* Task material
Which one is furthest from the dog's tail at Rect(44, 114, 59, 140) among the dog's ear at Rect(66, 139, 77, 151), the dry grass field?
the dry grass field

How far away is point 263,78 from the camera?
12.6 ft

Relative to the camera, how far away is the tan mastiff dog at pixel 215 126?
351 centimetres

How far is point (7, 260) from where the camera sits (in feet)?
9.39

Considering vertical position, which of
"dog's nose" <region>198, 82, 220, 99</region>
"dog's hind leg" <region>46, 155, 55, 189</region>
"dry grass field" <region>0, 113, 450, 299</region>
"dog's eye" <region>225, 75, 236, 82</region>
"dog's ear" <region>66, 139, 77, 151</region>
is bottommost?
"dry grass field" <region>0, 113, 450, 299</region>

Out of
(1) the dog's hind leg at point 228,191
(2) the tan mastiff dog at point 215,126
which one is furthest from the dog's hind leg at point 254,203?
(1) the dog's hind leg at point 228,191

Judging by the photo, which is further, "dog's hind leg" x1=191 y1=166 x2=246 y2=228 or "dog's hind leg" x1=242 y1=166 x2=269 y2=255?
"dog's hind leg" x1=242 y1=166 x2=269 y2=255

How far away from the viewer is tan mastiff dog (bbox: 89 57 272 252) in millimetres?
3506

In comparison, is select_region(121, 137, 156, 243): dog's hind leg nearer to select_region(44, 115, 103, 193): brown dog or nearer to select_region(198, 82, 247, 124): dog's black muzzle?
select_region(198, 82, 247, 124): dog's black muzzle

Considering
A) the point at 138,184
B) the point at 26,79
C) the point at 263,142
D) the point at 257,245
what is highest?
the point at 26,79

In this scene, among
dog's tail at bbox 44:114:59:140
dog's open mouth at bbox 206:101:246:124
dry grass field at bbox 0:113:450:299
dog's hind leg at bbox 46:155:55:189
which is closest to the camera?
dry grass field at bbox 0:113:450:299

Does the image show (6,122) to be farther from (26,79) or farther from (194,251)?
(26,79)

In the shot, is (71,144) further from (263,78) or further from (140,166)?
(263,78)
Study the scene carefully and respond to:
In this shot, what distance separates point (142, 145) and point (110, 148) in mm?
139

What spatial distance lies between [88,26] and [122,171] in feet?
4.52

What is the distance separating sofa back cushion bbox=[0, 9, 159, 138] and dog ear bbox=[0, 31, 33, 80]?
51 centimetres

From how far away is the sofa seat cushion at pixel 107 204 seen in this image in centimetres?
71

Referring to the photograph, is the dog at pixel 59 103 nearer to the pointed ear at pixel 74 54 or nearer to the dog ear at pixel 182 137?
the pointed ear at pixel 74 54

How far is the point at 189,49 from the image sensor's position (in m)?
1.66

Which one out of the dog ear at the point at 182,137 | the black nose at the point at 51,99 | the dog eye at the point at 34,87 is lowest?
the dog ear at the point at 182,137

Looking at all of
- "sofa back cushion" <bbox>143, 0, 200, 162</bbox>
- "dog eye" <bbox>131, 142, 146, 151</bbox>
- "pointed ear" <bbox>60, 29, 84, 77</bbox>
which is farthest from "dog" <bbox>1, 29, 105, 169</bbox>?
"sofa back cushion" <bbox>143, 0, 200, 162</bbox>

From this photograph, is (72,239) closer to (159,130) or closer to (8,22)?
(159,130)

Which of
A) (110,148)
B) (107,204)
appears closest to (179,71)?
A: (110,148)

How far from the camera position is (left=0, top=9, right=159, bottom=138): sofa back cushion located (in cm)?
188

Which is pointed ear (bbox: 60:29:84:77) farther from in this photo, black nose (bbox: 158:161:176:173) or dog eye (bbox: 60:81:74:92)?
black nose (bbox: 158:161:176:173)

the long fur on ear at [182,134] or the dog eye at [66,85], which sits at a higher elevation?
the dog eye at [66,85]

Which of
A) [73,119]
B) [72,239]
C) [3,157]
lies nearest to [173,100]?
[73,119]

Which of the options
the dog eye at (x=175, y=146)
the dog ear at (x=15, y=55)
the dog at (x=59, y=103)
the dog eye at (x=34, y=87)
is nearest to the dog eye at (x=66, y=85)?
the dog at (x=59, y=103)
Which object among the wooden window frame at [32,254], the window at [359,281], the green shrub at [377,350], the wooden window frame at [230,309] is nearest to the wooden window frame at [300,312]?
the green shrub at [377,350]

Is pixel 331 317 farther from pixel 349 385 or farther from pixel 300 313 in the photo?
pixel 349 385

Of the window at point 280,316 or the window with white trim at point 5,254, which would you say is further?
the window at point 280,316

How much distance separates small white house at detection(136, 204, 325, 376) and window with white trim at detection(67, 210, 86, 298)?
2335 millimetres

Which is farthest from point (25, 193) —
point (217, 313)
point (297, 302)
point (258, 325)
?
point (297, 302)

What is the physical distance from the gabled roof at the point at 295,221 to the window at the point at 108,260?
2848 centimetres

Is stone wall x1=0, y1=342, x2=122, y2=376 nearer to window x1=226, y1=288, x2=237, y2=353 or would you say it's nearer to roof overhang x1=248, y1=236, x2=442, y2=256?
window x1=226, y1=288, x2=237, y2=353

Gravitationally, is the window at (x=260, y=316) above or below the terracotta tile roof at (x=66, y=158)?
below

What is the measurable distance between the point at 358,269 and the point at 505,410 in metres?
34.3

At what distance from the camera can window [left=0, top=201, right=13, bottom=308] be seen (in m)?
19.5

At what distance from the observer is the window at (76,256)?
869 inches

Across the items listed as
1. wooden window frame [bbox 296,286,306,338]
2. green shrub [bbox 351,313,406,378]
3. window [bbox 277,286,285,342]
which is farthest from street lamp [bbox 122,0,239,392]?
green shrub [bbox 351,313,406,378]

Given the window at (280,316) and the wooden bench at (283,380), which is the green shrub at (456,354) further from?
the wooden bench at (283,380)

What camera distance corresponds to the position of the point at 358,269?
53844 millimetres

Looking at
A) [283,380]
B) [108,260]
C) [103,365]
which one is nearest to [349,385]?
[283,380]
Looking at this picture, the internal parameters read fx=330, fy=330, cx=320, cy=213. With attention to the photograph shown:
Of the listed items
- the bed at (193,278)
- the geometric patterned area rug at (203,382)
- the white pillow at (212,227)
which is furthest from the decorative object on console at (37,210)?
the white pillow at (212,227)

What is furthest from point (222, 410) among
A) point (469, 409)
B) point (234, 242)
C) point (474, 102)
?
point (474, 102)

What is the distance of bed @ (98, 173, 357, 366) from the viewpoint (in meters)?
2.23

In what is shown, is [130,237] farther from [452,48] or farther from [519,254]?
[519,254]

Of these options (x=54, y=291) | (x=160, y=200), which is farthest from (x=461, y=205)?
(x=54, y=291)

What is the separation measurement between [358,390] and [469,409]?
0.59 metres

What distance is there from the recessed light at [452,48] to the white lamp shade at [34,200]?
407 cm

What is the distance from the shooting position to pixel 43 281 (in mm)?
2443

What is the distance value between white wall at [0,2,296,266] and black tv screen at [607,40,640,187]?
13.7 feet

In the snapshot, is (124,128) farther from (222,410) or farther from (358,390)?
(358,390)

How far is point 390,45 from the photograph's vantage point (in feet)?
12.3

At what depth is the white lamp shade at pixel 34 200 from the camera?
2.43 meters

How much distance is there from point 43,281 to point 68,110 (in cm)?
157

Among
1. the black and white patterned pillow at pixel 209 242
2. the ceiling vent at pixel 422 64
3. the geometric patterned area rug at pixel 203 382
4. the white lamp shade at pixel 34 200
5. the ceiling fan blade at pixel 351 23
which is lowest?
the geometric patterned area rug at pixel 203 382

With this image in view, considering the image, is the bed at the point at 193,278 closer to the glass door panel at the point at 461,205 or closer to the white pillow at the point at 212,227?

* Task goal
Extract all of the data shown above and repeat it verbatim.

* Answer to the exercise
Which one is furthest from the dog's tail at Rect(44, 114, 59, 140) among the dog's ear at Rect(66, 139, 77, 151), the dry grass field?
the dry grass field

How far away is point 263,78 from the camera?
12.6 ft

Relative to the camera, how far away is the tan mastiff dog at pixel 215 126?
351 centimetres

How far is point (7, 260) from where the camera sits (in feet)?
9.39

Considering vertical position, which of
"dog's nose" <region>198, 82, 220, 99</region>
"dog's hind leg" <region>46, 155, 55, 189</region>
"dry grass field" <region>0, 113, 450, 299</region>
"dog's eye" <region>225, 75, 236, 82</region>
"dog's ear" <region>66, 139, 77, 151</region>
is bottommost?
"dry grass field" <region>0, 113, 450, 299</region>

Out of
(1) the dog's hind leg at point 228,191
(2) the tan mastiff dog at point 215,126
which one is furthest from the dog's hind leg at point 254,203?
(1) the dog's hind leg at point 228,191

Judging by the photo, which is further, "dog's hind leg" x1=191 y1=166 x2=246 y2=228 or "dog's hind leg" x1=242 y1=166 x2=269 y2=255?
"dog's hind leg" x1=242 y1=166 x2=269 y2=255

How far away from the viewer is tan mastiff dog (bbox: 89 57 272 252) in millimetres?
3506

In comparison, is select_region(121, 137, 156, 243): dog's hind leg nearer to select_region(44, 115, 103, 193): brown dog or nearer to select_region(198, 82, 247, 124): dog's black muzzle?
select_region(198, 82, 247, 124): dog's black muzzle

Considering
A) the point at 138,184
B) the point at 26,79
C) the point at 263,142
D) the point at 257,245
what is highest?
the point at 26,79

In this scene, among
dog's tail at bbox 44:114:59:140
dog's open mouth at bbox 206:101:246:124
dry grass field at bbox 0:113:450:299
dog's hind leg at bbox 46:155:55:189
which is closest to the camera?
dry grass field at bbox 0:113:450:299

Does the image show (6,122) to be farther from (26,79) or farther from (194,251)?
(26,79)

In the shot, is (71,144) further from (263,78) or further from (140,166)?
(263,78)
Study the scene carefully and respond to:
In this shot, what distance separates point (142, 145) and point (110, 148) in mm?
139

What spatial distance lies between [88,26] and [122,171] in feet?
4.52

What is the distance separating sofa back cushion bbox=[0, 9, 159, 138] and dog ear bbox=[0, 31, 33, 80]?
51 centimetres

From how far away is the sofa seat cushion at pixel 107 204 seen in this image in centimetres?
71

Referring to the photograph, is the dog at pixel 59 103 nearer to the pointed ear at pixel 74 54 or nearer to the dog ear at pixel 182 137?
the pointed ear at pixel 74 54

How far is the point at 189,49 from the image sensor's position (in m)?
1.66

Which one out of the dog ear at the point at 182,137 | the black nose at the point at 51,99 | the dog eye at the point at 34,87 is lowest?
the dog ear at the point at 182,137

Looking at all of
- "sofa back cushion" <bbox>143, 0, 200, 162</bbox>
- "dog eye" <bbox>131, 142, 146, 151</bbox>
- "pointed ear" <bbox>60, 29, 84, 77</bbox>
which is farthest from "dog" <bbox>1, 29, 105, 169</bbox>?
"sofa back cushion" <bbox>143, 0, 200, 162</bbox>

From this photograph, is (72,239) closer to (159,130) or closer to (8,22)?
(159,130)

Which of
A) (110,148)
B) (107,204)
appears closest to (179,71)?
A: (110,148)

How far from the camera position is (left=0, top=9, right=159, bottom=138): sofa back cushion located (in cm)?
188

Which is pointed ear (bbox: 60:29:84:77) farther from in this photo, black nose (bbox: 158:161:176:173) or dog eye (bbox: 60:81:74:92)?
black nose (bbox: 158:161:176:173)

the long fur on ear at [182,134] or the dog eye at [66,85], which sits at a higher elevation?
the dog eye at [66,85]

Which of
A) [73,119]
B) [72,239]
C) [3,157]
lies nearest to [173,100]?
[73,119]

Which of the options
the dog eye at (x=175, y=146)
the dog ear at (x=15, y=55)
the dog at (x=59, y=103)
the dog eye at (x=34, y=87)
is nearest to the dog eye at (x=66, y=85)?
the dog at (x=59, y=103)
Which object among the wooden window frame at [32,254], the window at [359,281], the green shrub at [377,350], the wooden window frame at [230,309] is nearest to the wooden window frame at [300,312]?
the green shrub at [377,350]

Is pixel 331 317 farther from pixel 349 385 or farther from pixel 300 313 in the photo?
pixel 349 385

Of the window at point 280,316 or the window with white trim at point 5,254, which would you say is further?
the window at point 280,316

How much distance separates small white house at detection(136, 204, 325, 376) and window with white trim at detection(67, 210, 86, 298)?
2335 millimetres

Which is farthest from point (25, 193) —
point (217, 313)
point (297, 302)
point (258, 325)
?
point (297, 302)

What is the physical distance from the gabled roof at the point at 295,221 to the window at the point at 108,260?
2848 centimetres

Is stone wall x1=0, y1=342, x2=122, y2=376 nearer to window x1=226, y1=288, x2=237, y2=353 or would you say it's nearer to roof overhang x1=248, y1=236, x2=442, y2=256?
window x1=226, y1=288, x2=237, y2=353

Gravitationally, is the window at (x=260, y=316) above or below the terracotta tile roof at (x=66, y=158)?
below

What is the measurable distance between the point at 358,269 and the point at 505,410 in metres?
34.3

At what distance from the camera can window [left=0, top=201, right=13, bottom=308] be seen (in m)?
19.5

At what distance from the observer is the window at (76,256)?
869 inches

Across the items listed as
1. wooden window frame [bbox 296,286,306,338]
2. green shrub [bbox 351,313,406,378]
3. window [bbox 277,286,285,342]
which is farthest from street lamp [bbox 122,0,239,392]?
green shrub [bbox 351,313,406,378]

Given the window at (280,316) and the wooden bench at (283,380), which is the green shrub at (456,354) further from?
the wooden bench at (283,380)

What camera distance corresponds to the position of the point at 358,269?
53844 millimetres

Looking at
A) [283,380]
B) [108,260]
C) [103,365]
which one is nearest to [349,385]?
[283,380]
Looking at this picture, the internal parameters read fx=330, fy=330, cx=320, cy=213. With attention to the photograph shown:
Of the listed items
- the bed at (193,278)
- the geometric patterned area rug at (203,382)
- the white pillow at (212,227)
which is furthest from the decorative object on console at (37,210)?
the white pillow at (212,227)

What is furthest from point (222, 410) among
A) point (469, 409)
B) point (234, 242)
C) point (474, 102)
?
point (474, 102)

What is the distance of bed @ (98, 173, 357, 366) from the viewpoint (in meters)?
2.23

In what is shown, is [130,237] farther from [452,48] or farther from [519,254]?
[519,254]

Of these options (x=54, y=291) | (x=160, y=200), which is farthest from (x=461, y=205)?
(x=54, y=291)

What is the separation measurement between [358,390] and [469,409]?
0.59 metres

What distance is there from the recessed light at [452,48] to the white lamp shade at [34,200]?
407 cm

What is the distance from the shooting position to pixel 43 281 (in mm)?
2443

What is the distance value between white wall at [0,2,296,266] and black tv screen at [607,40,640,187]?
13.7 feet

In the snapshot, is (124,128) farther from (222,410) or farther from (358,390)?
(358,390)

How far is point 390,45 from the photograph's vantage point (in feet)?
12.3

At what depth is the white lamp shade at pixel 34 200 from the camera?
2.43 meters

How much distance is there from point 43,281 to point 68,110 (in cm)?
157

Among
1. the black and white patterned pillow at pixel 209 242
2. the ceiling vent at pixel 422 64
3. the geometric patterned area rug at pixel 203 382
4. the white lamp shade at pixel 34 200
5. the ceiling fan blade at pixel 351 23
which is lowest?
the geometric patterned area rug at pixel 203 382

With this image in view, considering the image, is the bed at the point at 193,278 closer to the glass door panel at the point at 461,205 or closer to the white pillow at the point at 212,227?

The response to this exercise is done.